• _Work item_: Begin the reply with the line containing "class: Mammalia" and end it with the final line of the listing, reproducing every line between exactly and adding nothing.

= = =

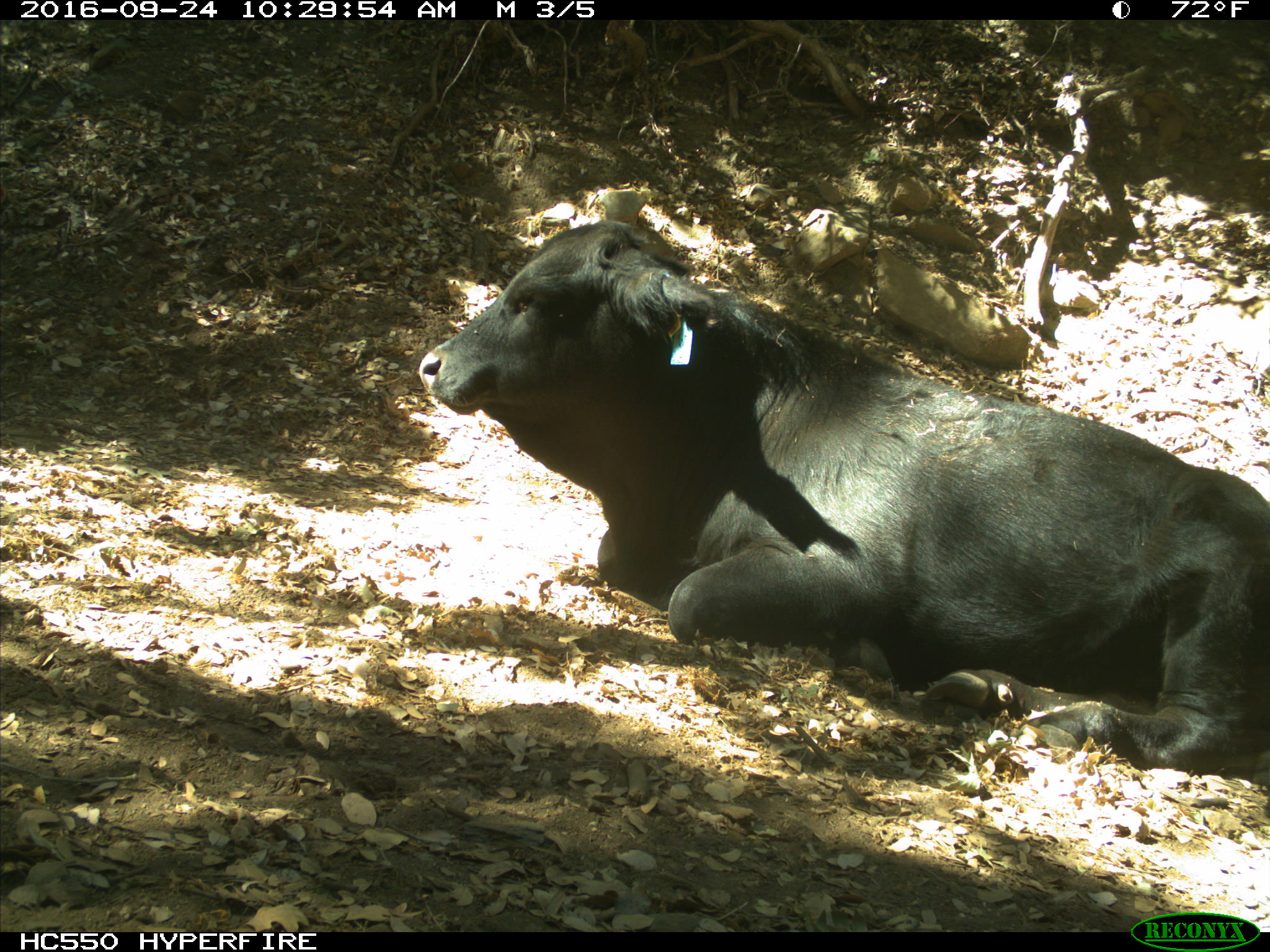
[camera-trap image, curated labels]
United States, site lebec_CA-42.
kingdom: Animalia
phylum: Chordata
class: Mammalia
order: Artiodactyla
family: Bovidae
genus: Bos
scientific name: Bos taurus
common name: domestic cow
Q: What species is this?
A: Bos taurus (domestic cow).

= = =

• _Output of the exercise_:
class: Mammalia
order: Artiodactyla
family: Bovidae
genus: Bos
scientific name: Bos taurus
common name: domestic cow
Q: What species is this?
A: Bos taurus (domestic cow).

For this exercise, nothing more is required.